**Text for analysis:**
# # # # #

He also promised, on Sunday, to set out “mitigations to help people who, for reasons of social distancing, cannot use mass transit”.
“There will be a huge amount of planning going into helping people to get to work other than by mass transit,” Mr Johnson added.
He suggested one means could be encouraging more people to use bicycles to get to work in a “new golden age for cycling”.
Britons could be encouraged to wear face coverings, especially on public transport, when lockdown measures are eased.
The prime minister has previously said face coverings will be “useful” to “give people confidence they can go back to work”.
Mr Johnson has promised to say more about face coverings when he announces the next stage of coronavirus measures this weekend.
In Germany, which has begun lifting its lockdown, some states will initially allow restaurants to serve customers outside as they reopen.
Health Secretary Matt Hancock hinted at cafes in the UK being allowed to do the same, telling Sky News: “We’re very careful to follow the clinical advice on the two-metre rule.

# # # # #

**Data section:**

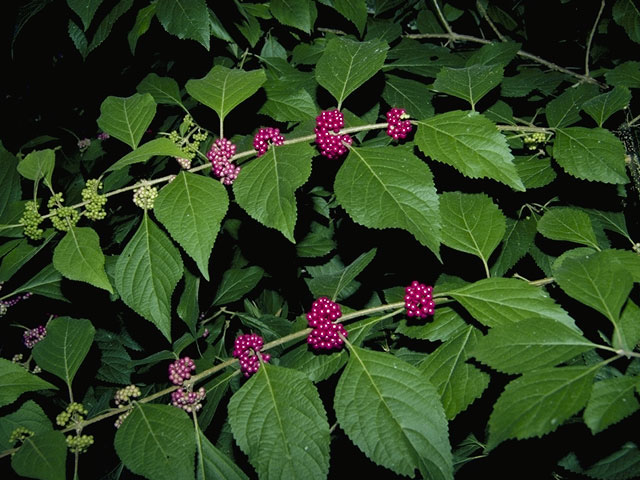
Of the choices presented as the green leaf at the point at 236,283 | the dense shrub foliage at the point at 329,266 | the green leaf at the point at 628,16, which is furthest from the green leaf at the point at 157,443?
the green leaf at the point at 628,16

# # # # #

**Actions to take:**
1. In the article on easing the lockdown above, which country is said to have begun lifting its lockdown, with some states initially allowing restaurants to serve customers outside?
2. List every passage that the article on easing the lockdown places in quotation marks before it mentions Health Secretary Matt Hancock.
3. Continue the article on easing the lockdown from the point where it stops.

**Activity answers:**
1. Germany

2.
- “mitigations to help people who, for reasons of social distancing, cannot use mass transit”
- “There will be a huge amount of planning going into helping people to get to work other than by mass transit,”
- “new golden age for cycling”
- “useful”
- “give people confidence they can go back to work”

3.
“But there’s also very strong evidence that outdoors the spread is much, much lower so there may be workarounds that some businesses, for instance cafes – especially over the summer – might be able to put into place.”
Mr Johnson is expected to announce that people can do as much exercise outdoors as they like from Monday.
Currently, Britons should only be exercising outdoors – alone or with a member of their household – once a day.
However, despite the possible easing of that restriction, gyms and playgrounds are expected to remain closed.
The prime minister might also give the go-ahead to picnics, trips to the park and outings in the countryside.
But beaches are still likely to be out of bounds, it has been reported.
Ministers have previously hinted that golf, fishing and bowls – sports in which social distancing is easier to maintain – might be among the first to be permitted to resume.
Scottish First Minister Nicola Sturgeon has suggested the easing of the UK’s lockdown could include the possibility of Britons joining a social “bubble” containing small groups of friends and family from different households for gatherings, even if that was only possible outdoors.
An immediate first step might be allowing two households to join up together as one such “bubble”.
Schools in the UK have been closed – except for the attendance of children of key workers – since 20 March, but Education Secretary Gavin Williamson has told MPs the government is planning the “phased” reopening of English schools.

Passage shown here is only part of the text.